◆ INSTRUCTION A ◆
Return these rows word for word, starting at the line that contains "Which is furthest from the flower" and continuing through the last of the rows. Leave out any picture markers.

Processing Public Data with R

[This article was first published on PremierSoccerStats » R, and kindly contributed to R-bloggers]. (You can report issue about the content on this page here)
Want to share your content on R-bloggers? click here if you have a blog, or here if you don't.

I use R aplenty in analysis and thought it might be worthwhile for some to see the typical process a relative newcomer goes through in extracting and analyzing public datasets

In this instance I happen to be looking at Canadian air pollution statistics.

The data I am interested in is available on the Ontario Ministry of Environment’s website. I have downloaded the hourly ozone readings from two weather stations (Grand Bend and Toronto West) for two years (2000 and 2011) which are available in several formats , including my preference, csv. According to the 2010 annual report from the Ministry, the two selected represent the extremes in readings for that year

I firstly set the directory in which the code and the associated datafiles will reside and import the data. I would normally load any R packages I will utilize at the head of the script (if not already in my start up file) but will hold off here until they are put to use.
I had to do a small amount of row deletion in the csv files so that only the readings data was included

?View Code RSPLUS
# set working directory
setwd("C:/Users/pssguy/Documents/R/societal/pollution")
 
# create  and combine dataframes for each dataset 
# The read.csv function has ideal default arguments of header = TRUE, sep = ","
gb2000 <- read.csv("grandBendO32000.csv")
gb2011 <- read.csv("grandBendO32011.csv")
tw2000 <- read.csv("torontoWestO32000.csv")
tw2011 <- read.csv("torontoWestO32011.csv")
 
# combine the above
pollutant <- rbind(gb2000,gb2011)
pollutant <- rbind(pollutant,tw2000)
pollutant <- rbind(pollutant,tw2011)

It is almosr de rigeur for me to look at the structure of the resultant dataframe

?View Code RSPLUS
str(pollutant)
 
#data.frame':   1490 obs. of  27 variables:
# $ Station.ID: chr  "15020" "15020" "15020" "15020" ...
# $ Pollutant : chr  "Ozone" "Ozone" "Ozone" "Ozone" ...
# $ Date      : chr  "01/01/2000" "02/01/2000" "03/01/2000" "04/01/2000" ...
# $ H01       : int  9999 6 25 16 38 25 0 15 8 12 ...
# $ H02       : int  6 6 24 14 37 17 0 13 7 9 ...
# etc.

There are several aspects of the dataframe that need to be addressed.
Firstly, 24 the 27 variables are hourly readings. To do a proper analyses I need
to reshape the data so that I have just one ‘hour’ column which contains all the
ozone readings. For this, I use the reshape2 package. As with all of the packages
covered here, it is readily downloadable from the CRAN repository from within the R environment

?View Code RSPLUS
# load the pre-installed package
library(reshape2)
 
# reshape data retaining the independent variables of , station Id, pollutant and date
pollutant.melt <- melt(pollutant, id = c("Station.ID", "Pollutant","Date"))
 
# check out the structure of the new dataframe
str(pollutant.melt)

(Image-linked spatial questions)
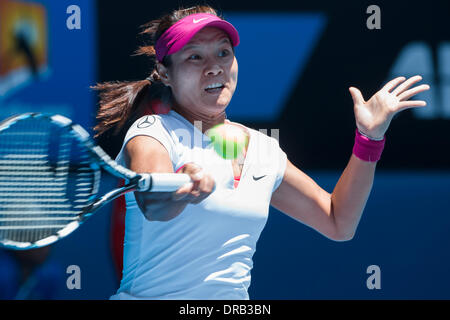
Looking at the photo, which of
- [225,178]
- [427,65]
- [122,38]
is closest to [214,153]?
[225,178]

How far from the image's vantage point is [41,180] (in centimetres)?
171

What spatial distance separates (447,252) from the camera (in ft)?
11.2

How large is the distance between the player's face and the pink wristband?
0.40 metres

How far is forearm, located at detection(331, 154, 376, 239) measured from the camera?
2.00 m

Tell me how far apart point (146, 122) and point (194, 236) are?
0.32 m

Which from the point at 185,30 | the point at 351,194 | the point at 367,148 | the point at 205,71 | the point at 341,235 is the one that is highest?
the point at 185,30

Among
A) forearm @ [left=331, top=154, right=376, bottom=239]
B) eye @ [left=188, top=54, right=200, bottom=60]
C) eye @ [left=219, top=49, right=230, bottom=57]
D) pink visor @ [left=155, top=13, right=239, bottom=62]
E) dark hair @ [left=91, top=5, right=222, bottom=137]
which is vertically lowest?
forearm @ [left=331, top=154, right=376, bottom=239]

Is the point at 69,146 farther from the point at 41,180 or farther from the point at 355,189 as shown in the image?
the point at 355,189

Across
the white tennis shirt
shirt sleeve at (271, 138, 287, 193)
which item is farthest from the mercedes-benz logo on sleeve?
shirt sleeve at (271, 138, 287, 193)

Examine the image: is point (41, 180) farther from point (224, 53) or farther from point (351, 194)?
point (351, 194)

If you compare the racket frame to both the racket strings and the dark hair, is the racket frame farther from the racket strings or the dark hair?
the dark hair

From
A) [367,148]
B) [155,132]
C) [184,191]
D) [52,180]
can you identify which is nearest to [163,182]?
[184,191]
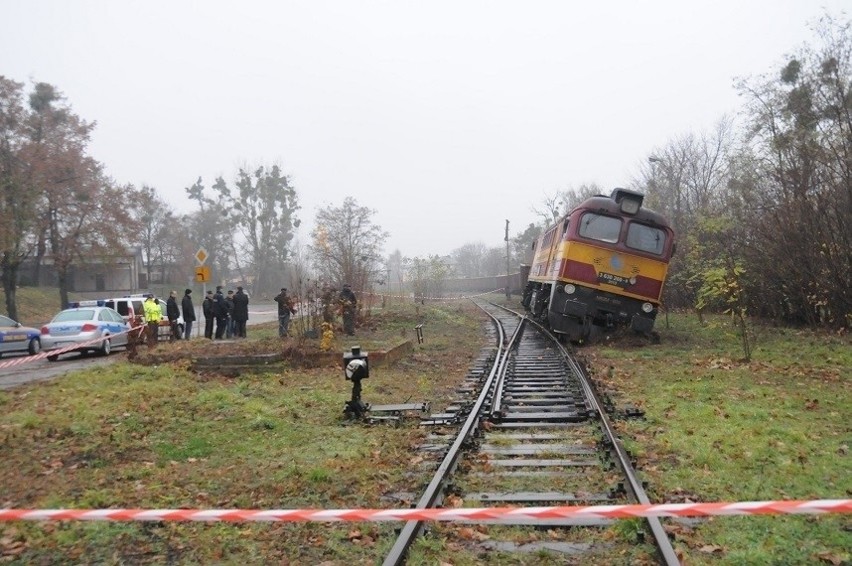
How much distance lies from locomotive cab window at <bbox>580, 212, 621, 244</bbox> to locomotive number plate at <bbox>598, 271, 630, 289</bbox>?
79 cm

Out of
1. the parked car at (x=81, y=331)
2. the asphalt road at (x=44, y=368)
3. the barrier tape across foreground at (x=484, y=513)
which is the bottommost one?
the asphalt road at (x=44, y=368)

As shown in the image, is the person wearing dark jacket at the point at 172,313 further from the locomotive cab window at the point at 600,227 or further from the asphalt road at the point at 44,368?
the locomotive cab window at the point at 600,227

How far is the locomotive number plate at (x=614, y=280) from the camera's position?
53.5 feet

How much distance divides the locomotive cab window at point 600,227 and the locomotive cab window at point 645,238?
32 centimetres

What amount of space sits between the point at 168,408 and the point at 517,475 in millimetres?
5149

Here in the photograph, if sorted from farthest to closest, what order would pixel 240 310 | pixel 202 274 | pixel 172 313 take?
pixel 172 313 → pixel 202 274 → pixel 240 310

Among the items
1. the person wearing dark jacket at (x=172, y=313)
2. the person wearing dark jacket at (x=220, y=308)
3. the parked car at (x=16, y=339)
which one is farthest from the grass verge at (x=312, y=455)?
the person wearing dark jacket at (x=172, y=313)

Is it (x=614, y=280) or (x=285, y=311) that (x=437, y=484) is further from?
(x=285, y=311)

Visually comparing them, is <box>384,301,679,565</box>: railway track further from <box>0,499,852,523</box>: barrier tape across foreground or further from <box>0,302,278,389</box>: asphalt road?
<box>0,302,278,389</box>: asphalt road

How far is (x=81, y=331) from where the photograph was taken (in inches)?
683

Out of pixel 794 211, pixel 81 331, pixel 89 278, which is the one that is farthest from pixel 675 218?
pixel 89 278

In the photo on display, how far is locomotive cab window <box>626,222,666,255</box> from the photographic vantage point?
1650 centimetres

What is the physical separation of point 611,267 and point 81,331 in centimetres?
1278

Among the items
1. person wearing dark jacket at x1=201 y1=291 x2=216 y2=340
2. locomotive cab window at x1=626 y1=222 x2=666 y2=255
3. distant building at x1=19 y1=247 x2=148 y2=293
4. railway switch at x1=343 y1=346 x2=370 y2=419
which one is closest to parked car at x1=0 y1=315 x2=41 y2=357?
person wearing dark jacket at x1=201 y1=291 x2=216 y2=340
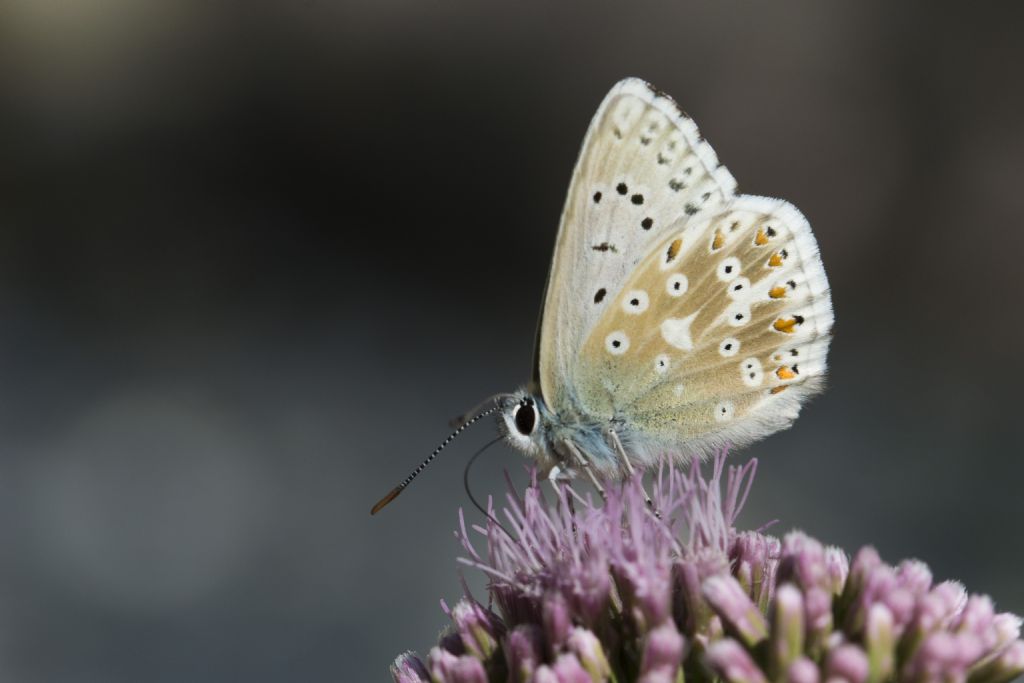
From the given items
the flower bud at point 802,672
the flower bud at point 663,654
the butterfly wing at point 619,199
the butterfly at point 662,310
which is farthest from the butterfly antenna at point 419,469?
the flower bud at point 802,672

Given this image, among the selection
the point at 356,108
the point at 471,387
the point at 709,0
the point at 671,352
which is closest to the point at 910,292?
→ the point at 709,0

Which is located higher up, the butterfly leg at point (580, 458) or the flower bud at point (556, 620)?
the butterfly leg at point (580, 458)

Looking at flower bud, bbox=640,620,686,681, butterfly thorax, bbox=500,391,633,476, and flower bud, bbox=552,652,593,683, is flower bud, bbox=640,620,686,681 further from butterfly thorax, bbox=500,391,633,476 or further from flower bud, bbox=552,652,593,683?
butterfly thorax, bbox=500,391,633,476

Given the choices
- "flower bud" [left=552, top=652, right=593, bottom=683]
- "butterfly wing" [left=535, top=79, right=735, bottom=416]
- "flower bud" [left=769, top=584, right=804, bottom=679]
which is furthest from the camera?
"butterfly wing" [left=535, top=79, right=735, bottom=416]

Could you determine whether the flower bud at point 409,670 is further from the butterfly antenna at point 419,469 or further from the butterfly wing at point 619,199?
the butterfly wing at point 619,199

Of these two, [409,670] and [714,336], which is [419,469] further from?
[714,336]

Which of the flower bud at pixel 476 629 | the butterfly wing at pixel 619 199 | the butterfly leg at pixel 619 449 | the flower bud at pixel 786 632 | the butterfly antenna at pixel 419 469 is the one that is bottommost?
the flower bud at pixel 786 632

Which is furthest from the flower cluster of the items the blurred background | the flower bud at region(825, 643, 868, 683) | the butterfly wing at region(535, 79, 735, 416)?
the blurred background
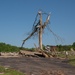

◆ INSTRUCTION B ◆
Name every CSV file that the R data-processing article reads into R.

◆ TASK OUTPUT A ◆
Which is furthest from the flower cluster of the items the blurred background | the flower bud at region(825, 643, 868, 683) | the butterfly wing at region(535, 79, 735, 416)?
the blurred background

◆ TASK OUTPUT B ◆
grandBendO32000.csv, grandBendO32011.csv, torontoWestO32000.csv, torontoWestO32011.csv